* WORK TO DO: Can you set down, word for word, the stretch of items from the line containing "From the viewpoint, how" through the line containing "4.81 metres", including both of those lines?

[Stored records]
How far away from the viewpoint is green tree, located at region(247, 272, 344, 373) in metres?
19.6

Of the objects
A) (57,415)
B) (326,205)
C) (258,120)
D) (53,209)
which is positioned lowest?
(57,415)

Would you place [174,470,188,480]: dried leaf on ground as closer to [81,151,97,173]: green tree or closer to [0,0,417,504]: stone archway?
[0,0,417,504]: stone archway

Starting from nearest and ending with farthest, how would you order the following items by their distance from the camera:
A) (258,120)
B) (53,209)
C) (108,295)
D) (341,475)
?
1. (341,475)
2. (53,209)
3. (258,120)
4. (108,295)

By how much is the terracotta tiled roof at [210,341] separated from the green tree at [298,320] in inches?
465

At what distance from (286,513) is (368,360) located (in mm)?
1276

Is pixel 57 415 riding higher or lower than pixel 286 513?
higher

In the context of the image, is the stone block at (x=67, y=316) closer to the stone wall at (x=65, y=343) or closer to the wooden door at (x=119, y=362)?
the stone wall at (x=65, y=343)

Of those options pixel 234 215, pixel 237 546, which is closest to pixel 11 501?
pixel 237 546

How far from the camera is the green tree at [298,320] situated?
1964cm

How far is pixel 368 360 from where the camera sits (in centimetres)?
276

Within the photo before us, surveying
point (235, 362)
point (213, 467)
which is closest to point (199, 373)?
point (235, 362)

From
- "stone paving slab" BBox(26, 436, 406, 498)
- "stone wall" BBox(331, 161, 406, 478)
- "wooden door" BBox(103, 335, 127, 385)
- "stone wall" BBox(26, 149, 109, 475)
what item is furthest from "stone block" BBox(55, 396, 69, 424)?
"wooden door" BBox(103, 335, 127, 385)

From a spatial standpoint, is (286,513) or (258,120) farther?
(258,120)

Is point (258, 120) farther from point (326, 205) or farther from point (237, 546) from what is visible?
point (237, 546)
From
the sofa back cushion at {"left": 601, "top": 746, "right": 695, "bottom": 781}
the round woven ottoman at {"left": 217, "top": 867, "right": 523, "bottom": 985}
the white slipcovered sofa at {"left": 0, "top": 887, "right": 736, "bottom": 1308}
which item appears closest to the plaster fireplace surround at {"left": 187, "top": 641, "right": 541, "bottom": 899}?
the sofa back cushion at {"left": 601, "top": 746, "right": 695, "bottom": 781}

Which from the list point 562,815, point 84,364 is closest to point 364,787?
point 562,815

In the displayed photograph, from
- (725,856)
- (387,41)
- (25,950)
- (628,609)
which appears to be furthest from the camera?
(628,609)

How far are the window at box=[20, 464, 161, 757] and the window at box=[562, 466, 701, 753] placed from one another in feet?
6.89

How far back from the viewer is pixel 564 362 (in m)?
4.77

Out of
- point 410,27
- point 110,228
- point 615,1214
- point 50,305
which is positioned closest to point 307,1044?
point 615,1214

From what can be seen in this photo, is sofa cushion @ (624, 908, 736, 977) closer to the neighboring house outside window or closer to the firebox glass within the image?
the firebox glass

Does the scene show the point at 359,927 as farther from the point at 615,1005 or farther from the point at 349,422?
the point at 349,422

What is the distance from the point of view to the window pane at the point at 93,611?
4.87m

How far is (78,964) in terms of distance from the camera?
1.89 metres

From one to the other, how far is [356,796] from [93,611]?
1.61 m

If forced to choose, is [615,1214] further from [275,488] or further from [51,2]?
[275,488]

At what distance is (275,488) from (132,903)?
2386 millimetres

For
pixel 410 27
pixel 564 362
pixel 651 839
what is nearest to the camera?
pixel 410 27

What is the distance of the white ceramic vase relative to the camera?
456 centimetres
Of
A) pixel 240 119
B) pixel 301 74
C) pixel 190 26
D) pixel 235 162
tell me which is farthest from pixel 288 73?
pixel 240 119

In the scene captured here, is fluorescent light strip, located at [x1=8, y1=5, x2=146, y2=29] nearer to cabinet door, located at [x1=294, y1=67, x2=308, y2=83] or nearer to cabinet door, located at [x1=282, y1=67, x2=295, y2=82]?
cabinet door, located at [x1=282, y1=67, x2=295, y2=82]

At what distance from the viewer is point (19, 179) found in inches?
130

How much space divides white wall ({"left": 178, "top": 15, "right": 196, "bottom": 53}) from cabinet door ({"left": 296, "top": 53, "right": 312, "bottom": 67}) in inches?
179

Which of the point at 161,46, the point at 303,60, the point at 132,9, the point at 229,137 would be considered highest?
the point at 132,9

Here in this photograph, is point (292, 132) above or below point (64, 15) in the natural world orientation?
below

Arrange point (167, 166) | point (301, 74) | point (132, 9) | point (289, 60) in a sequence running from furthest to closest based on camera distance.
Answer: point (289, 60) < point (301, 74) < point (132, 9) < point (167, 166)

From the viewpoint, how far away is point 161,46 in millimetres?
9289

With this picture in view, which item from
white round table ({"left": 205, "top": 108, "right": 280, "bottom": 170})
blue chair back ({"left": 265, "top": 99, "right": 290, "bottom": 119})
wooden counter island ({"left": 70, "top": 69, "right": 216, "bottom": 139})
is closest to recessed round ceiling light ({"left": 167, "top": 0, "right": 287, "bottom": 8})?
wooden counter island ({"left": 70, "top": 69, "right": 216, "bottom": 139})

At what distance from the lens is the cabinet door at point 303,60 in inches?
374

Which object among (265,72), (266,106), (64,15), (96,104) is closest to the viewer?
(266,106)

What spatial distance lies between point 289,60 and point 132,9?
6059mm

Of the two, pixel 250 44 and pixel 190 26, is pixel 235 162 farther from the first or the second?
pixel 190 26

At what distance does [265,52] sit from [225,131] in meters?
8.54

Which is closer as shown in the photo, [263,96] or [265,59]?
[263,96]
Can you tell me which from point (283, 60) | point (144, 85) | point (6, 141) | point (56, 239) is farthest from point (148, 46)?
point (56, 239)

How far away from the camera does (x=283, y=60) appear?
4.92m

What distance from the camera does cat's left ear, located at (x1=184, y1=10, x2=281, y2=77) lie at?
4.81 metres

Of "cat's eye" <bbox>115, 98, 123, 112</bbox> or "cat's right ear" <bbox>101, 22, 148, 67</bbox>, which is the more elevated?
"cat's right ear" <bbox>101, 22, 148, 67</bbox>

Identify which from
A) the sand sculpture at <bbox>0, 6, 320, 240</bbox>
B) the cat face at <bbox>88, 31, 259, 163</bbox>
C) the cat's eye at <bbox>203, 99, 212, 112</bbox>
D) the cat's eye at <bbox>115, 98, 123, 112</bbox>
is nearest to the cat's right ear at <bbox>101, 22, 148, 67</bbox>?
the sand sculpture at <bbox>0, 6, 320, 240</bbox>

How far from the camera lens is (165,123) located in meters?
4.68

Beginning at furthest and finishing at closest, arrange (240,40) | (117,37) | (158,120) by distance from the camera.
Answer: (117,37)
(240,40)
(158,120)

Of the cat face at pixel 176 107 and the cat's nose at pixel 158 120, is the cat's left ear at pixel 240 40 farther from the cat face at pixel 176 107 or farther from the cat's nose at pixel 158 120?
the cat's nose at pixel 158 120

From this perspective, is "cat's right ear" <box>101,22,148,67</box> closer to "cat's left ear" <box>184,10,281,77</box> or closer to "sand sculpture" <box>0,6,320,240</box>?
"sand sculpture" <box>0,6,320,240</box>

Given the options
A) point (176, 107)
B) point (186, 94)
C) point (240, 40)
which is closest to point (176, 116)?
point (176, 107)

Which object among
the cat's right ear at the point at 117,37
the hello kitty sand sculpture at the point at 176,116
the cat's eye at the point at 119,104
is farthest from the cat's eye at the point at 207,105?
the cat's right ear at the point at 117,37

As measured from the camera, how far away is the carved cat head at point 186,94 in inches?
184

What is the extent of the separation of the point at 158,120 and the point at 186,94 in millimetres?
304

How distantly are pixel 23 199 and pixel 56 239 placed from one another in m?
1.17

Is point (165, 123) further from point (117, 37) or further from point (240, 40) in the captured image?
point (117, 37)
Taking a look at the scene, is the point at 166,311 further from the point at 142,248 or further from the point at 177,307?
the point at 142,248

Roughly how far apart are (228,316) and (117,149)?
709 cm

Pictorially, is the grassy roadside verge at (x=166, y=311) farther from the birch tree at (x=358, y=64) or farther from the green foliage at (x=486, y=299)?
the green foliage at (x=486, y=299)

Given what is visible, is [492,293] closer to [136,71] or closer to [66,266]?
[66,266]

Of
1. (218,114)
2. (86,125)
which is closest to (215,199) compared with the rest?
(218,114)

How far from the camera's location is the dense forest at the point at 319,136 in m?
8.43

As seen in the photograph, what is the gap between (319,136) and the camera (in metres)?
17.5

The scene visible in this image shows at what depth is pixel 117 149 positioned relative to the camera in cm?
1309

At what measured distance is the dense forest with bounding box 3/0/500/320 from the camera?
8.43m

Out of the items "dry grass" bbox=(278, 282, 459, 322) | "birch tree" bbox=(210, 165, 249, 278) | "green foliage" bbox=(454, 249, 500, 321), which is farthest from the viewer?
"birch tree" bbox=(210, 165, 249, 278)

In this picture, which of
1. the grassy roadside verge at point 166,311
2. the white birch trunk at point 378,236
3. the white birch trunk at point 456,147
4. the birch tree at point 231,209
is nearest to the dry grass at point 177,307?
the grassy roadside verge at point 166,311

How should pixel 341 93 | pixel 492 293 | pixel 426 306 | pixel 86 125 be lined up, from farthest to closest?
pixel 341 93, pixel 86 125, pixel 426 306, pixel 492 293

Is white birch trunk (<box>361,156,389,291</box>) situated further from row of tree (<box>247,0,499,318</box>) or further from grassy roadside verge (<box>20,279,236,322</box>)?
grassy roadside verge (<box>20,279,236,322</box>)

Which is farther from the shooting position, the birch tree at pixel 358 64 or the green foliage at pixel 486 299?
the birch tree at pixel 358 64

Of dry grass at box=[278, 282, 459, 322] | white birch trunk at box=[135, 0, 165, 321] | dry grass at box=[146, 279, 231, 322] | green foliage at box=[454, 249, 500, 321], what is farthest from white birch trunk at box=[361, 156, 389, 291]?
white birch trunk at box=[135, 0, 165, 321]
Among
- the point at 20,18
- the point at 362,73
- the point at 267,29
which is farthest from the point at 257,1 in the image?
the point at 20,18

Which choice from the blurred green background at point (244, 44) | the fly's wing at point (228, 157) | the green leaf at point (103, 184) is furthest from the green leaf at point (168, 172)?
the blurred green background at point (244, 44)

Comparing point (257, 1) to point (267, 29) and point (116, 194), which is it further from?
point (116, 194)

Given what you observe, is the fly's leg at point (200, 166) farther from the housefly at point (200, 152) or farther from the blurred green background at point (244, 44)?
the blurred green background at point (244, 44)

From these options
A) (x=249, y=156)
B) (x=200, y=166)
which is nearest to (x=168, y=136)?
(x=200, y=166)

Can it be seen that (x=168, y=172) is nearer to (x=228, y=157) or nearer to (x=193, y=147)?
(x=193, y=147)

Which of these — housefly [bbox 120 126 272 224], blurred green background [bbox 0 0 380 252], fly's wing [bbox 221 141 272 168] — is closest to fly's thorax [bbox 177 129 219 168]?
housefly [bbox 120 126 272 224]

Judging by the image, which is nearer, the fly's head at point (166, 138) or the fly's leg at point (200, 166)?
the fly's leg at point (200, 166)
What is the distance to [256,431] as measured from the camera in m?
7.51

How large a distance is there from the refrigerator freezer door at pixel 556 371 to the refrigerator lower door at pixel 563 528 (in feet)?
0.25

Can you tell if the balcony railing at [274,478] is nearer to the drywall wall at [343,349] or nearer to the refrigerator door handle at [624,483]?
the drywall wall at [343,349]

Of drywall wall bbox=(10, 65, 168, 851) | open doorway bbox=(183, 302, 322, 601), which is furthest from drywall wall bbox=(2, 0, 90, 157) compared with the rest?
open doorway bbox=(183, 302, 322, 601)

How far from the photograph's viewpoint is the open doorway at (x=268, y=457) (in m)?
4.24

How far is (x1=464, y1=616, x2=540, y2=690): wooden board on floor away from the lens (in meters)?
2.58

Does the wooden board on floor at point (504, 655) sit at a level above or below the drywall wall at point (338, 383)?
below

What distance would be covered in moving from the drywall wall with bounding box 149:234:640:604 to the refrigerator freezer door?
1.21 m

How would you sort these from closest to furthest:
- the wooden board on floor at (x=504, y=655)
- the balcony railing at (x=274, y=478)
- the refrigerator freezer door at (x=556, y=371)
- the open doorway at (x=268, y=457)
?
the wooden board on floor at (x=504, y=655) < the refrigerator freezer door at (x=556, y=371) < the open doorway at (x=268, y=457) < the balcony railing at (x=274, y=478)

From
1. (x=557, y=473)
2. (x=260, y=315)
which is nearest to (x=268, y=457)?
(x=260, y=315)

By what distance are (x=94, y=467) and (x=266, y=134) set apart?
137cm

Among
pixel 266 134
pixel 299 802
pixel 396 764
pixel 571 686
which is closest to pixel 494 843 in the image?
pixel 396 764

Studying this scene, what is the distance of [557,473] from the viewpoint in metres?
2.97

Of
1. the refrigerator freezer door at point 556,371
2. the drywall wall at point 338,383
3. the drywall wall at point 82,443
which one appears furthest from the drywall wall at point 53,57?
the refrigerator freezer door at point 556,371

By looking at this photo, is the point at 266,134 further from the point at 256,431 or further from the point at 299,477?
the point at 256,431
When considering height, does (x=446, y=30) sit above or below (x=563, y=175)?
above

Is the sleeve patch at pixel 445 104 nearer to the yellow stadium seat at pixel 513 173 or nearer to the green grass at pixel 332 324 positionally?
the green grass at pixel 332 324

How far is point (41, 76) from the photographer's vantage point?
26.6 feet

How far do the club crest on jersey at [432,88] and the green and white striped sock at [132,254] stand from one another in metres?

* REPLY:
From the viewpoint, how far away is point 161,46 in millimetres?
9289

With this picture in view, which item from
white round table ({"left": 205, "top": 108, "right": 280, "bottom": 170})
blue chair back ({"left": 265, "top": 99, "right": 290, "bottom": 119})
wooden counter island ({"left": 70, "top": 69, "right": 216, "bottom": 139})
is closest to recessed round ceiling light ({"left": 167, "top": 0, "right": 287, "bottom": 8})?
wooden counter island ({"left": 70, "top": 69, "right": 216, "bottom": 139})

At what distance from the lens is the cabinet door at point 303,60 in inches?
374

Which object among (265,72), (266,106), (64,15), (96,104) is closest to the viewer?
(266,106)

What spatial distance lies between point 289,60 and point 132,9?
6059mm

Of the two, pixel 250 44 and pixel 190 26, is pixel 235 162 farther from the first or the second?
pixel 190 26

At what distance does [265,52] sit from [225,131] in meters?
8.54

Which is closer as shown in the photo, [263,96] or [265,59]?
[263,96]
Can you tell me which from point (283, 60) | point (144, 85) | point (6, 141) | point (56, 239) is farthest from point (148, 46)?
point (56, 239)

How far away from the camera does (x=283, y=60) appear?
4.92m

What distance from the camera does cat's left ear, located at (x1=184, y1=10, x2=281, y2=77) lie at?
4.81 metres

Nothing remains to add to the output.